--- START OF Reading text ---

= 2011 CONCACAF Gold Cup disciplinary record =

In the 2011 CONCACAF Gold Cup the main disciplinary action taken against players comes in the form of red and yellow cards.

Any player picking up a red card is expelled from the pitch and automatically banned for his country's next match, whether via a straight red or second yellow. After a straight red card, FIFA will conduct a hearing and may extend this ban beyond one match. If the ban extends beyond the end of the finals (i.e. if a player is sent off in the match in which his team was eliminated), it must be served in the team's next competitive international match(es).

--- END OF Reading text ---
--- START OF Extracted entries ---

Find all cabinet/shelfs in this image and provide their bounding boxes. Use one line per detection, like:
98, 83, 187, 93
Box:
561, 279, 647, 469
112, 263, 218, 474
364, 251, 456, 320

--- END OF Extracted entries ---

Written tasks:
**a.** Quote each sentence of the disciplinary text that contains a form of the word "ban".
**b.** Update the records from the labeling collection by replacing "cabinet/shelfs" with "cabinets and shelves", leaving all other lines unchanged.
The text and the records were taken from separate, unrelated sources.

Answers for the tasks:
**a.**
- Any player picking up a red card is expelled from the pitch and automatically banned for his country's next match, whether via a straight red or second yellow.
- After a straight red card, FIFA will conduct a hearing and may extend this ban beyond one match.
- If the ban extends beyond the end of the finals (i.e. if a player is sent off in the match in which his team was eliminated), it must be served in the team's next competitive international match(es).

**b.**
Find all cabinets and shelves in this image and provide their bounding boxes. Use one line per detection, like:
98, 83, 187, 93
Box:
561, 279, 647, 469
112, 263, 218, 474
364, 251, 456, 320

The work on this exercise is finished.